■ Problem to work on
Could you give the data below again, exactly and completely?

____________

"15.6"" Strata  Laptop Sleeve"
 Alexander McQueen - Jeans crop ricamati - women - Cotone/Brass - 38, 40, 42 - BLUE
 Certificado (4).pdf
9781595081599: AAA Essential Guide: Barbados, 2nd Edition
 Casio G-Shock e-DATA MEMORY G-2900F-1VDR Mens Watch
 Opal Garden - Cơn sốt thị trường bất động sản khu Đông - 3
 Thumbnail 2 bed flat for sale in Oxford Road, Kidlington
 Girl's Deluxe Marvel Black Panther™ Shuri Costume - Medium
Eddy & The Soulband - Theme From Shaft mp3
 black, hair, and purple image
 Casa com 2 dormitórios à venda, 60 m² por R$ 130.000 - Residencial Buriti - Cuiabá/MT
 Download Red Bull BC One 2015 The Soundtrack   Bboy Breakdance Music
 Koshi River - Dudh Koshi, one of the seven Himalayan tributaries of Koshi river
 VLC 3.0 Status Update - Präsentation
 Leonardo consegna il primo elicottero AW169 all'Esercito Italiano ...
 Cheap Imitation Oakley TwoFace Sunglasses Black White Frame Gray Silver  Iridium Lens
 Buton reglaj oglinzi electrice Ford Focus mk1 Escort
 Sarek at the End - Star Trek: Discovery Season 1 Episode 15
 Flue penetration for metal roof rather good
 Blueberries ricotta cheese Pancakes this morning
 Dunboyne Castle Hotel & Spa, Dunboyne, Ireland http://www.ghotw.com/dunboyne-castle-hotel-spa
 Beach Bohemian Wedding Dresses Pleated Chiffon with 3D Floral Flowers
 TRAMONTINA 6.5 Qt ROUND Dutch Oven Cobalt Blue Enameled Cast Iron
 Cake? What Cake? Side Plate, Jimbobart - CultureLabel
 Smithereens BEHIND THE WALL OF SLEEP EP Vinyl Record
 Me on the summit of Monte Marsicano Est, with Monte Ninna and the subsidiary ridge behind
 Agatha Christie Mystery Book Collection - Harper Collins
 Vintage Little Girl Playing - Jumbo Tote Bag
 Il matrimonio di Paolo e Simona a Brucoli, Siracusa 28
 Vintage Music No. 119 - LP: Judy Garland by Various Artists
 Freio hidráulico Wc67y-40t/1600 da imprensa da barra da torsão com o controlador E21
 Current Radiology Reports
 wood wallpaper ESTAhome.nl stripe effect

____________

■ Task answer
"15.6"" Strata  Laptop Sleeve"
 Alexander McQueen - Jeans crop ricamati - women - Cotone/Brass - 38, 40, 42 - BLUE
 Certificado (4).pdf
9781595081599: AAA Essential Guide: Barbados, 2nd Edition
 Casio G-Shock e-DATA MEMORY G-2900F-1VDR Mens Watch
 Opal Garden - Cơn sốt thị trường bất động sản khu Đông - 3
 Thumbnail 2 bed flat for sale in Oxford Road, Kidlington
 Girl's Deluxe Marvel Black Panther™ Shuri Costume - Medium
Eddy & The Soulband - Theme From Shaft mp3
 black, hair, and purple image
 Casa com 2 dormitórios à venda, 60 m² por R$ 130.000 - Residencial Buriti - Cuiabá/MT
 Download Red Bull BC One 2015 The Soundtrack   Bboy Breakdance Music
 Koshi River - Dudh Koshi, one of the seven Himalayan tributaries of Koshi river
 VLC 3.0 Status Update - Präsentation
 Leonardo consegna il primo elicottero AW169 all'Esercito Italiano ...
 Cheap Imitation Oakley TwoFace Sunglasses Black White Frame Gray Silver  Iridium Lens
 Buton reglaj oglinzi electrice Ford Focus mk1 Escort
 Sarek at the End - Star Trek: Discovery Season 1 Episode 15
 Flue penetration for metal roof rather good
 Blueberries ricotta cheese Pancakes this morning
 Dunboyne Castle Hotel & Spa, Dunboyne, Ireland http://www.ghotw.com/dunboyne-castle-hotel-spa
 Beach Bohemian Wedding Dresses Pleated Chiffon with 3D Floral Flowers
 TRAMONTINA 6.5 Qt ROUND Dutch Oven Cobalt Blue Enameled Cast Iron
 Cake? What Cake? Side Plate, Jimbobart - CultureLabel
 Smithereens BEHIND THE WALL OF SLEEP EP Vinyl Record
 Me on the summit of Monte Marsicano Est, with Monte Ninna and the subsidiary ridge behind
 Agatha Christie Mystery Book Collection - Harper Collins
 Vintage Little Girl Playing - Jumbo Tote Bag
 Il matrimonio di Paolo e Simona a Brucoli, Siracusa 28
 Vintage Music No. 119 - LP: Judy Garland by Various Artists
 Freio hidráulico Wc67y-40t/1600 da imprensa da barra da torsão com o controlador E21
 Current Radiology Reports
 wood wallpaper ESTAhome.nl stripe effect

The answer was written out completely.